From this report, it is evident that this generation of Syrian children and adolescents have paid a huge and irretrievable price for this decade-long and ongoing civil war. No matter if they can go home, their best years of learning and healthy growth are already past them. “Children come to us on a daily basis in Syria, hungry, cold and deeply distressed by what they have witnessed and experienced,” says Johan Mooij, World Vision Syria's Response Director. “Boys and girls aged five or six can name every type of bomb by its sound, but sometimes can barely write their name having missed out on the chance of an education. We cannot let them remain trapped in this cycle of violence.”

A Decade of Warfare: South Sudan

Since its establishment in July 2011, South Sudan has been afflicted with conflict, natural disasters and hunger. The power struggle between President Salva Kiir and former Vice President Riek Machar led to a massive armed conflict in 2013. Though a peace agreement was signed in 2015, the conflict did not cease. The conflict, which lasted almost five years, claimed the lives of more than 50,000 and displaced millions from their homes. It was not until September 2018 that the different parties came together and signed another peace deal, which has not eased much of the tension, stalling the development of infrastructure and civil life. For their own safety, many South Sudanese have fled their homes to seek refuge in neighbouring countries such as Uganda, Sudan and Ethiopia, not knowing when it will be safe enough to return.
A beam of hope finally appeared over the political stalemate in February last year. President Kiir agreed to return to a system of 10 states as it was prior to 2015, a gesture that convinced opposition leader Machar to return as Vice President. However, incessant violence, recurring floods, droughts and other extreme weather events caused by climate change, as well as the COVID-19 pandemic, have all further aggravated South Sudan’s economic and food crises, with over 5.8 million people experiencing food insecurity. As the dry season approaches, the situation is expected to further deteriorate and drive more people’s food insecurity classification from crisis to emergency.
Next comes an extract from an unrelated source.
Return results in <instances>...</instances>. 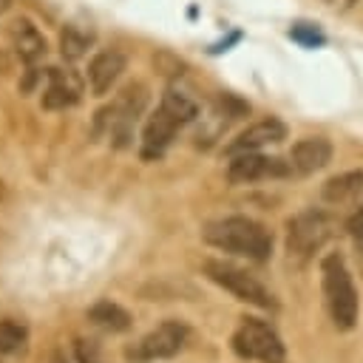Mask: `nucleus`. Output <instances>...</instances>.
<instances>
[{"label": "nucleus", "instance_id": "obj_4", "mask_svg": "<svg viewBox=\"0 0 363 363\" xmlns=\"http://www.w3.org/2000/svg\"><path fill=\"white\" fill-rule=\"evenodd\" d=\"M320 289L332 323L343 332L352 329L357 323V289L340 252H326L320 258Z\"/></svg>", "mask_w": 363, "mask_h": 363}, {"label": "nucleus", "instance_id": "obj_6", "mask_svg": "<svg viewBox=\"0 0 363 363\" xmlns=\"http://www.w3.org/2000/svg\"><path fill=\"white\" fill-rule=\"evenodd\" d=\"M204 275L244 303H252L258 309H275V298L267 292V286L261 281H255L247 269H241L230 261H218V258L204 261Z\"/></svg>", "mask_w": 363, "mask_h": 363}, {"label": "nucleus", "instance_id": "obj_5", "mask_svg": "<svg viewBox=\"0 0 363 363\" xmlns=\"http://www.w3.org/2000/svg\"><path fill=\"white\" fill-rule=\"evenodd\" d=\"M230 346L244 360H258V363H284L286 360L278 332L267 320H258V318H244L238 323V329L233 332Z\"/></svg>", "mask_w": 363, "mask_h": 363}, {"label": "nucleus", "instance_id": "obj_20", "mask_svg": "<svg viewBox=\"0 0 363 363\" xmlns=\"http://www.w3.org/2000/svg\"><path fill=\"white\" fill-rule=\"evenodd\" d=\"M289 37H292V40H298L301 45H309V48L323 43V34H320L318 28L306 26V23H298V26H292V28H289Z\"/></svg>", "mask_w": 363, "mask_h": 363}, {"label": "nucleus", "instance_id": "obj_9", "mask_svg": "<svg viewBox=\"0 0 363 363\" xmlns=\"http://www.w3.org/2000/svg\"><path fill=\"white\" fill-rule=\"evenodd\" d=\"M292 173V164L278 159V156H264L258 150L252 153H235L230 167H227V179L233 184H252L261 179H284Z\"/></svg>", "mask_w": 363, "mask_h": 363}, {"label": "nucleus", "instance_id": "obj_13", "mask_svg": "<svg viewBox=\"0 0 363 363\" xmlns=\"http://www.w3.org/2000/svg\"><path fill=\"white\" fill-rule=\"evenodd\" d=\"M79 102V82L74 74L62 68H48V85L43 91V108L45 111H62Z\"/></svg>", "mask_w": 363, "mask_h": 363}, {"label": "nucleus", "instance_id": "obj_14", "mask_svg": "<svg viewBox=\"0 0 363 363\" xmlns=\"http://www.w3.org/2000/svg\"><path fill=\"white\" fill-rule=\"evenodd\" d=\"M9 40H11L14 51L20 54V60H23L26 65H34L37 60L45 57V37H43V34L37 31V26L28 23V20H14V23L9 26Z\"/></svg>", "mask_w": 363, "mask_h": 363}, {"label": "nucleus", "instance_id": "obj_18", "mask_svg": "<svg viewBox=\"0 0 363 363\" xmlns=\"http://www.w3.org/2000/svg\"><path fill=\"white\" fill-rule=\"evenodd\" d=\"M28 352V329L20 320H0V354L17 357Z\"/></svg>", "mask_w": 363, "mask_h": 363}, {"label": "nucleus", "instance_id": "obj_7", "mask_svg": "<svg viewBox=\"0 0 363 363\" xmlns=\"http://www.w3.org/2000/svg\"><path fill=\"white\" fill-rule=\"evenodd\" d=\"M332 218L323 210H303L286 221V252L295 258L315 255L332 238Z\"/></svg>", "mask_w": 363, "mask_h": 363}, {"label": "nucleus", "instance_id": "obj_21", "mask_svg": "<svg viewBox=\"0 0 363 363\" xmlns=\"http://www.w3.org/2000/svg\"><path fill=\"white\" fill-rule=\"evenodd\" d=\"M346 230H349V235L352 238H357V241H363V204L346 218Z\"/></svg>", "mask_w": 363, "mask_h": 363}, {"label": "nucleus", "instance_id": "obj_2", "mask_svg": "<svg viewBox=\"0 0 363 363\" xmlns=\"http://www.w3.org/2000/svg\"><path fill=\"white\" fill-rule=\"evenodd\" d=\"M196 116H199L196 99H190L179 88H167L162 102H159V108L145 122V130H142V159H159L170 147V142L179 133V128L193 122Z\"/></svg>", "mask_w": 363, "mask_h": 363}, {"label": "nucleus", "instance_id": "obj_3", "mask_svg": "<svg viewBox=\"0 0 363 363\" xmlns=\"http://www.w3.org/2000/svg\"><path fill=\"white\" fill-rule=\"evenodd\" d=\"M145 105H147V88L142 82L125 85L111 105L96 111V116H94V136L96 139H108L113 147H128Z\"/></svg>", "mask_w": 363, "mask_h": 363}, {"label": "nucleus", "instance_id": "obj_15", "mask_svg": "<svg viewBox=\"0 0 363 363\" xmlns=\"http://www.w3.org/2000/svg\"><path fill=\"white\" fill-rule=\"evenodd\" d=\"M363 193V170H346V173H337L332 176L323 187H320V196L326 204H349L354 201L357 196Z\"/></svg>", "mask_w": 363, "mask_h": 363}, {"label": "nucleus", "instance_id": "obj_8", "mask_svg": "<svg viewBox=\"0 0 363 363\" xmlns=\"http://www.w3.org/2000/svg\"><path fill=\"white\" fill-rule=\"evenodd\" d=\"M187 326L182 320H164L156 329H150L133 349H128V357L136 363L145 360H164V357H176L184 343H187Z\"/></svg>", "mask_w": 363, "mask_h": 363}, {"label": "nucleus", "instance_id": "obj_11", "mask_svg": "<svg viewBox=\"0 0 363 363\" xmlns=\"http://www.w3.org/2000/svg\"><path fill=\"white\" fill-rule=\"evenodd\" d=\"M281 139H286V125L281 119H261L255 125H250L247 130H241L227 147L224 153L227 156H235V153H252V150H261L267 145H278Z\"/></svg>", "mask_w": 363, "mask_h": 363}, {"label": "nucleus", "instance_id": "obj_12", "mask_svg": "<svg viewBox=\"0 0 363 363\" xmlns=\"http://www.w3.org/2000/svg\"><path fill=\"white\" fill-rule=\"evenodd\" d=\"M332 159V145L326 136H303L289 150V164L298 176H312Z\"/></svg>", "mask_w": 363, "mask_h": 363}, {"label": "nucleus", "instance_id": "obj_22", "mask_svg": "<svg viewBox=\"0 0 363 363\" xmlns=\"http://www.w3.org/2000/svg\"><path fill=\"white\" fill-rule=\"evenodd\" d=\"M329 9H337V11H346V9H352L357 0H323Z\"/></svg>", "mask_w": 363, "mask_h": 363}, {"label": "nucleus", "instance_id": "obj_10", "mask_svg": "<svg viewBox=\"0 0 363 363\" xmlns=\"http://www.w3.org/2000/svg\"><path fill=\"white\" fill-rule=\"evenodd\" d=\"M125 65H128V60H125V54L119 48L96 51L91 57V62H88V88H91V94L94 96H105L116 85V79L122 77Z\"/></svg>", "mask_w": 363, "mask_h": 363}, {"label": "nucleus", "instance_id": "obj_17", "mask_svg": "<svg viewBox=\"0 0 363 363\" xmlns=\"http://www.w3.org/2000/svg\"><path fill=\"white\" fill-rule=\"evenodd\" d=\"M91 43H94V34L85 31V28H79L77 23H68V26L60 31V54H62L68 62L82 60Z\"/></svg>", "mask_w": 363, "mask_h": 363}, {"label": "nucleus", "instance_id": "obj_16", "mask_svg": "<svg viewBox=\"0 0 363 363\" xmlns=\"http://www.w3.org/2000/svg\"><path fill=\"white\" fill-rule=\"evenodd\" d=\"M88 320H91L94 326L105 329V332H128V329L133 326L130 312H128V309H122L119 303L108 301V298L96 301V303L88 309Z\"/></svg>", "mask_w": 363, "mask_h": 363}, {"label": "nucleus", "instance_id": "obj_23", "mask_svg": "<svg viewBox=\"0 0 363 363\" xmlns=\"http://www.w3.org/2000/svg\"><path fill=\"white\" fill-rule=\"evenodd\" d=\"M9 6H11V0H0V17L9 11Z\"/></svg>", "mask_w": 363, "mask_h": 363}, {"label": "nucleus", "instance_id": "obj_1", "mask_svg": "<svg viewBox=\"0 0 363 363\" xmlns=\"http://www.w3.org/2000/svg\"><path fill=\"white\" fill-rule=\"evenodd\" d=\"M201 238L221 252L241 255L250 261H267L272 255V233L250 216H227L210 221L201 230Z\"/></svg>", "mask_w": 363, "mask_h": 363}, {"label": "nucleus", "instance_id": "obj_19", "mask_svg": "<svg viewBox=\"0 0 363 363\" xmlns=\"http://www.w3.org/2000/svg\"><path fill=\"white\" fill-rule=\"evenodd\" d=\"M74 354H77V363H111L102 352V343L94 337H77Z\"/></svg>", "mask_w": 363, "mask_h": 363}]
</instances>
South Sudan also has the world’s highest proportion of out-of-school children, with over 70 per cent of school-age children (about 2.8 million) not in school. It is also deeply concerning that school closures caused by the COVID-19 pandemic have ended the education of an additional two million children. Risks that girls face, such as early marriage, early pregnancy and other forms of violence, are also on the rise since schools were closed.
While over 370,000 South Sudanese refugees have returned home since November 2017 as the result of the peace-making efforts, over 1.6 million people are still displaced inside South Sudan, while over 2.3 million live as refugees in neighbouring countries, including over 900,000 in Uganda, with food and clean water being two of the most urgent needs for them. Prior to the founding of South Sudan in 2011, World Vision has already been providing assistance for displaced families in the southern part of Sudan. Today, we are still actively helping affected South Sudanese children, women and communities inside South Sudan and Uganda through the following:

  • Food Assistance: Partner with World Food Programme to distribute food, cash/food voucher to the people in need
  • Water, Sanitation and Hygiene: Construct latrines and water supply system to improve the hygiene condition of affected people
  • Livelihoods: Provide seeds, agricultural tools, agricultural training and other vocational training to the affected refugees and host communities
  • Child Protection: Establish Child Friendly Spaces to provide a safe and play space for children

“Whether they return home or move to another country, I just want my children to grow up in a safe place.” This was the simple wish that a frowning Ahmad told us when we met him a few years ago in the Azraq Refugee Camp in Jordan, where he had arrived with his family from Syria. After a decade of turmoil, there is nothing to make up for what the next generation of displaced Syrians and South Sudanese have lost, regardless of whether they can return home.